La Regina era la stessa di oggi. E l’Italia uscì contro la Corea del Nord. Una Nazionale, quella Azzurra capace di imprese memorabili. Nel bene e nel male.

L’Italia è quella.
Vince quando è più complicato, difficile, quando è sfavorita. Vince perché nel momento peggiore tira fuori un di più, una risorsa che gli altri non hanno, il saper soffrire e portare a casa il risultato, comunque. Le altre vincono quando sono indubbiamente le più forti. L’Italia al contrario, fallisce quando ha il pronostico dalla sua, quando in squadra vi è un surplus di talento non accompagnato dalla dedizione totale al sacrificio, dalla fame di rivalsa, dalla voglia di emergere.

L’Italia di Mancini è paragonabile alle altre vincenti, quella del Mundial ’82 e del trionfo del 2006. Rognosa, un mix di esperienza, umiltà, qualità tecnica sottostimata.
Una Nazionale che come le precedenti vince dopo un evento oltremodo negativo: fu il Totonero nel 1980, Calciopoli nel 2006, la mancata qualificazione al Mondiale nel 2018.

Una vittoria arrivata ai rigori, ma in una gara partita malissimo con lo 0-1 dopo solo 2′, rimediata con una ripresa a senso unico e portata in porto nonostante gli infortuni di Chiesa ed Insigne nel finale di gara.

È il trionfo assoluto di Roberto Mancini, vero artefice di questa rinascita, che ha dato un’impronta di gioco alla sua squadra sfruttando al massimo il materiale a disposizione. Una squadra che non rinuncia mai a giocare, puntando sul collettivo, senza integralismi controproducenti. Qui entra in gioco inevitabilmente il suo passato da fantasista, termine ormai in disuso, con la conseguente consapevolezza dell’impossibilità d’ingabbiare il talento dei tanti trequartisti, liberi d’inventare e cercare la giocata, alternando l’iniziativa personale al gioco corale con tocco di prima. Un trionfo nello stadio che lo vide sconfitto immeritatamente in quella finale di Champions nel 1990 con la Samp, con l’abbraccio al fischio finale all’amico di sempre Gianluca Vialli, protagonista quest’ultimo di un difficile percorso di vita.

È la vittoria di una grande difesa, diretta magistralmente dalla coppia collaudata Bonucci-Chiellini, la migliore del torneo, garantita da un Gigio Donnarumma monumentale, non solo in occasione dei rigori.

È la consacrazione di molti elementi che hanno dimostrato al mondo di valere quanto i più celebrati top-player, con menzione particolare per lo sfortunato Spinazzola, per Chiesa, Berardi ed Insigne, per il trio titolare di centrocampo, Verratti-Jorginho-Barella.

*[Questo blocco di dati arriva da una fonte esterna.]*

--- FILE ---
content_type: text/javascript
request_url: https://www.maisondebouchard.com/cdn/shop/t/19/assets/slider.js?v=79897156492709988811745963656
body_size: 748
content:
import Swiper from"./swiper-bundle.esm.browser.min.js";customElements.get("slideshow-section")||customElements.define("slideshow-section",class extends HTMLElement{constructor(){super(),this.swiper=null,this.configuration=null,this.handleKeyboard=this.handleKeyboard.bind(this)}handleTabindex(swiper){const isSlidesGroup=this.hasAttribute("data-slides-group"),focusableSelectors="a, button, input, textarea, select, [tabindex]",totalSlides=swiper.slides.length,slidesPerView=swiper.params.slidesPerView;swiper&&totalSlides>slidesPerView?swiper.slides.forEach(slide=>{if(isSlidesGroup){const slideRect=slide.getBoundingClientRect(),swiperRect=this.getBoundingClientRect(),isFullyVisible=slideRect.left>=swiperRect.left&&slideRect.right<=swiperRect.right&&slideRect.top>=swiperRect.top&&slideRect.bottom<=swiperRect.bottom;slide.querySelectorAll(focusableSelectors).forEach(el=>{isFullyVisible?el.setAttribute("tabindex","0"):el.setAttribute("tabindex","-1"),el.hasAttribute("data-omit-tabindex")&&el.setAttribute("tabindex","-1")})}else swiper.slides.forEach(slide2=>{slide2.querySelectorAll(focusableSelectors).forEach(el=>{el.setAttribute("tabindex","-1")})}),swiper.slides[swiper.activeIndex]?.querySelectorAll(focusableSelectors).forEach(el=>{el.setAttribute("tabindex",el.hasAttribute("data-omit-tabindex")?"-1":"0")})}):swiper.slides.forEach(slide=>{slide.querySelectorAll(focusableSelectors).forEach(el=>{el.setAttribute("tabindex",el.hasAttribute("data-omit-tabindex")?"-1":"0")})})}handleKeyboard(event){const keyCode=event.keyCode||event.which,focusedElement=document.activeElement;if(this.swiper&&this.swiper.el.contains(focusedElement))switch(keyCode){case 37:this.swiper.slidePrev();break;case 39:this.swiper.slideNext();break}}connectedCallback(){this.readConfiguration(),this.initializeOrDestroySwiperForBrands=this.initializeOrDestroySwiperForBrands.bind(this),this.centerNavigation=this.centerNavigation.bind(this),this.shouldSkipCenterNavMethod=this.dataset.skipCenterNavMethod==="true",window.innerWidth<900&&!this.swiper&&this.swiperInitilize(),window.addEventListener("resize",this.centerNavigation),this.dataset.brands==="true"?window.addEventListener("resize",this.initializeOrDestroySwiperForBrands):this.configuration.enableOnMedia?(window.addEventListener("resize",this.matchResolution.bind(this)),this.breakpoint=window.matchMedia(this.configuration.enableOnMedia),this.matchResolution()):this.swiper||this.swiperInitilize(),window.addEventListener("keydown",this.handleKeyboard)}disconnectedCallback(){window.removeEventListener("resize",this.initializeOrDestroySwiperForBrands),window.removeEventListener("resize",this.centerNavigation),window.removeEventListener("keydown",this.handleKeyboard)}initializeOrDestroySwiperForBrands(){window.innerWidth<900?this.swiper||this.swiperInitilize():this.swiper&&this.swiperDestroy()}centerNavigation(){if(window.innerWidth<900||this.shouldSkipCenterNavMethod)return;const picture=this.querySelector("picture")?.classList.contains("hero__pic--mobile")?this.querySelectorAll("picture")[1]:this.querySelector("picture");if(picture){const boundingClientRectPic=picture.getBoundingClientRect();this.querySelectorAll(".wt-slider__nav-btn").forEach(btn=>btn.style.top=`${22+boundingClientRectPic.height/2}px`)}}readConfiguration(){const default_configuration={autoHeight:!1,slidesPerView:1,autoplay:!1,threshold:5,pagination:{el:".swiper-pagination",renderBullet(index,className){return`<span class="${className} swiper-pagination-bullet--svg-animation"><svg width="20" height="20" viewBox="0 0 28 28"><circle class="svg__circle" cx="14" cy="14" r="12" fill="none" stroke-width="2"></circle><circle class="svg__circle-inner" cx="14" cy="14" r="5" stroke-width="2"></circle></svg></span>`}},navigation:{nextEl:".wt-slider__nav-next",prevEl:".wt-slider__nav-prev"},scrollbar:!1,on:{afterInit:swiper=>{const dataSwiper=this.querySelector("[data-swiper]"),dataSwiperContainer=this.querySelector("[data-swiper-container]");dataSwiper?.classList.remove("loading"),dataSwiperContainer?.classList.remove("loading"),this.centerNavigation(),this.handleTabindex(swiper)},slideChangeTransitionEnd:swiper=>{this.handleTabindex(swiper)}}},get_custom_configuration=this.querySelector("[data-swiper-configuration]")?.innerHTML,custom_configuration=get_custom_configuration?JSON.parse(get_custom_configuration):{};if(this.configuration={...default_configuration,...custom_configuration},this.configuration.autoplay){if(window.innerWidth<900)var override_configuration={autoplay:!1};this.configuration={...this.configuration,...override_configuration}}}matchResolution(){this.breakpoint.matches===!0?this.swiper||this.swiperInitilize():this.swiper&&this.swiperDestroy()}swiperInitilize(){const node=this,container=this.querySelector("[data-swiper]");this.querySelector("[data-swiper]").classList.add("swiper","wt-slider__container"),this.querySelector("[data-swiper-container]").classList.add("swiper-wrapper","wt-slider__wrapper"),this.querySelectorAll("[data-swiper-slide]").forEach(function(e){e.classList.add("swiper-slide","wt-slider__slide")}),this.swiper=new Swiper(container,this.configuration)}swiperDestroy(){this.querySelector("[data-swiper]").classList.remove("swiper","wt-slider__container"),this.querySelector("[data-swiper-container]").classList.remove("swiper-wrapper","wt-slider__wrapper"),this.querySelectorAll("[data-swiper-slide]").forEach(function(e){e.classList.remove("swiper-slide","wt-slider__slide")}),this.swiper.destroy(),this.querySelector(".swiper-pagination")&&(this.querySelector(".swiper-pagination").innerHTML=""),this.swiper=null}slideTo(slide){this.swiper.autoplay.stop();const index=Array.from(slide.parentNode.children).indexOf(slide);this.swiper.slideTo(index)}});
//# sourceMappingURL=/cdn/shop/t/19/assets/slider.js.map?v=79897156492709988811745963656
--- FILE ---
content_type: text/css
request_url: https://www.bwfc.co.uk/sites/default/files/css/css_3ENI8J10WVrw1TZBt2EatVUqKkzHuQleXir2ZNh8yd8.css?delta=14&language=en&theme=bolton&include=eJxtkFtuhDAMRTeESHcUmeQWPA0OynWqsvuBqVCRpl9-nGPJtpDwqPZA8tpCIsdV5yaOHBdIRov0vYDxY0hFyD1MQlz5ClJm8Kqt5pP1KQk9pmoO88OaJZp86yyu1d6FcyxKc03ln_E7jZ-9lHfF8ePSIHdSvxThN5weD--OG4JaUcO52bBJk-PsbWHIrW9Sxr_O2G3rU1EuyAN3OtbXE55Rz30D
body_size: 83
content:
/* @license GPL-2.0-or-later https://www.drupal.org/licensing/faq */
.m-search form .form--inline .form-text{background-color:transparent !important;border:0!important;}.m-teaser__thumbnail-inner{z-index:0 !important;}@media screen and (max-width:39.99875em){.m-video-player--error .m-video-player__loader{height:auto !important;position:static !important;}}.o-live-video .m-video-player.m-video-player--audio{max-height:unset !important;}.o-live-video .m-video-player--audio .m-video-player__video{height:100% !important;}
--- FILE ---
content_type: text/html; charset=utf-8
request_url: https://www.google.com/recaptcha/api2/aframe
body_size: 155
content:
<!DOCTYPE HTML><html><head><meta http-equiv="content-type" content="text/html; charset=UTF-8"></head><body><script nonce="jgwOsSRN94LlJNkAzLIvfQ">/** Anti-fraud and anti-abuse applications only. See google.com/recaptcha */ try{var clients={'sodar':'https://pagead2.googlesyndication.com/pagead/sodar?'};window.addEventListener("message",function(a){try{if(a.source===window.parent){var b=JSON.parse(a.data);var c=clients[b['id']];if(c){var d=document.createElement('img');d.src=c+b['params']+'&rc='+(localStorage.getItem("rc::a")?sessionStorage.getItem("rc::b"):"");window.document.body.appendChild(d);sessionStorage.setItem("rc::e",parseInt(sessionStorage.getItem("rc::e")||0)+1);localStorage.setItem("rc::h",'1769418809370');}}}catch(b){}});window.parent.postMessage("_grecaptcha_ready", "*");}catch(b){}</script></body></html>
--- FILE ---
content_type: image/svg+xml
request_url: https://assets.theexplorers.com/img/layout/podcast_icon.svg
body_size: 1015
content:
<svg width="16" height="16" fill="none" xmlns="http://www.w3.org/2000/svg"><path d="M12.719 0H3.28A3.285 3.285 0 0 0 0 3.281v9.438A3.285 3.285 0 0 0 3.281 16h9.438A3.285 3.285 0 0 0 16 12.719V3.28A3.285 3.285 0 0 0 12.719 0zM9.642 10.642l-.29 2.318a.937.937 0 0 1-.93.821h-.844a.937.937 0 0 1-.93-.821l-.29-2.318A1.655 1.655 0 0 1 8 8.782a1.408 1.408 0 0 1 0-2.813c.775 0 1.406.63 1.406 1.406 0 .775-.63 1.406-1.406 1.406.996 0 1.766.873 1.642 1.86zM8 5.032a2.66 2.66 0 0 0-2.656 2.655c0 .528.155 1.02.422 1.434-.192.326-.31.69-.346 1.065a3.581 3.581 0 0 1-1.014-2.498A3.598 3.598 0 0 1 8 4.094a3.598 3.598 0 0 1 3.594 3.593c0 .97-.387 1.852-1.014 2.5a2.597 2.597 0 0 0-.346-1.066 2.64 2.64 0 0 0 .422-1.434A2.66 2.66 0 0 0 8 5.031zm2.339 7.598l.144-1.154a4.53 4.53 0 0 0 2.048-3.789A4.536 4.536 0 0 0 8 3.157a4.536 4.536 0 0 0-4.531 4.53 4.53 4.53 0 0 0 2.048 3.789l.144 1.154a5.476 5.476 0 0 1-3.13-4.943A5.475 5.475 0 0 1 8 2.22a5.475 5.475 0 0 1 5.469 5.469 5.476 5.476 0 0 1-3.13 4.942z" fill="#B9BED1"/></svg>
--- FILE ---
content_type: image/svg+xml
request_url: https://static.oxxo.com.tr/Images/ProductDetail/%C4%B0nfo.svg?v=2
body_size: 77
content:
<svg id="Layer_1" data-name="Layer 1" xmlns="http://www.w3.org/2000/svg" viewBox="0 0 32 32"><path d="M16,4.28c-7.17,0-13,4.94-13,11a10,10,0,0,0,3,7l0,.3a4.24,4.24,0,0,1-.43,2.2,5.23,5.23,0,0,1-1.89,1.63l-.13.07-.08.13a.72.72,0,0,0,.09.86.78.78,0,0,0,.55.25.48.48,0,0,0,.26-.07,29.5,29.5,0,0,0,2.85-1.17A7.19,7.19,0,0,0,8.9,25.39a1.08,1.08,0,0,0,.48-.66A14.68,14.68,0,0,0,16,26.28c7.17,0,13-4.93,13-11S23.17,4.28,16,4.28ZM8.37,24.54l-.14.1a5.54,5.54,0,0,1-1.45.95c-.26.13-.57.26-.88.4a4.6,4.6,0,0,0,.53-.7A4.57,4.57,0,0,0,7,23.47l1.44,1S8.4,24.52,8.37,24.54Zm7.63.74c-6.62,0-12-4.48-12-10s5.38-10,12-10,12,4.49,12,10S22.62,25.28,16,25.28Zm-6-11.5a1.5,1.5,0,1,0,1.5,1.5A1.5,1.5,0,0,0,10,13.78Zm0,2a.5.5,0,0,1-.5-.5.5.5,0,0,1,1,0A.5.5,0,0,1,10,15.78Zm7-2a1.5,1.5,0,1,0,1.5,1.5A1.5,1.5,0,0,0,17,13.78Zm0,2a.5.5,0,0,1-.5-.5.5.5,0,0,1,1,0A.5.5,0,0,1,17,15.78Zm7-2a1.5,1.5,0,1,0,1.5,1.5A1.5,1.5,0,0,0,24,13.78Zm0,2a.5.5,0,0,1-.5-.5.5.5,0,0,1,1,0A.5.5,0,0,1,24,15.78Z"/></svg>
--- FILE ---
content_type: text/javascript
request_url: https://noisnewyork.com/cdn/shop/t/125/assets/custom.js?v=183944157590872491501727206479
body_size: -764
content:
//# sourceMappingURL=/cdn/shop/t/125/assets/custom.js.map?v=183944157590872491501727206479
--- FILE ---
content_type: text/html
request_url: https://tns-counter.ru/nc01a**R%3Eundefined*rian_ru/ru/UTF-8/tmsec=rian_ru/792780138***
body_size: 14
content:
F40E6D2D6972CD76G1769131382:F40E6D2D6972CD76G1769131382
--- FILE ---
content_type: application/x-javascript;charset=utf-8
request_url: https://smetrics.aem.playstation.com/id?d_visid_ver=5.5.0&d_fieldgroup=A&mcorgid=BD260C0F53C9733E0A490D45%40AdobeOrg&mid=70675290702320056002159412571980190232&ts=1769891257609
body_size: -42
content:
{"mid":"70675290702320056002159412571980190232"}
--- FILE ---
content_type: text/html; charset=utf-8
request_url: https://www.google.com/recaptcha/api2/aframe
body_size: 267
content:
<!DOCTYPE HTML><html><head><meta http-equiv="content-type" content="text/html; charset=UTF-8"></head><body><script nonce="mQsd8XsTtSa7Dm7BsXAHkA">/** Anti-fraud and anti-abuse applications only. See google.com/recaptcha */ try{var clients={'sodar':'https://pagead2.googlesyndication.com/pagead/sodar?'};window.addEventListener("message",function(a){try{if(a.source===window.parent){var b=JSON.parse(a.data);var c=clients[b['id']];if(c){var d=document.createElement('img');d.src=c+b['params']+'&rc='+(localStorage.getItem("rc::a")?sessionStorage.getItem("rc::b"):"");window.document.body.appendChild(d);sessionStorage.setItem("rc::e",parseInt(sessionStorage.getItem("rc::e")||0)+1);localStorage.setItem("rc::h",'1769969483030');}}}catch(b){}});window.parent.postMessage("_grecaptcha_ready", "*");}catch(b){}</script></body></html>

È la vittoria dei cosiddetti gregari, coloro che hanno giocato di meno ma che hanno risposto alla grande quando chiamati in causa, come Locatelli, Emerson, Bernardeschi.

Difficile trovare un neo quando si vince, ma è chiaro che l’unica pecca si è avvertita nella coppia di centravanti Immobile e Belotti, con il primo che ha pagato probabilmente una forma fisica in fase calante dopo un buon girone di qualificazione, mentre il secondo involuto rispetto alle annate precedenti, forse a causa della pessima stagione del suo Toro.

Ci sarà tempo, per loro, per rifarsi. Da Campioni d’Europa, però.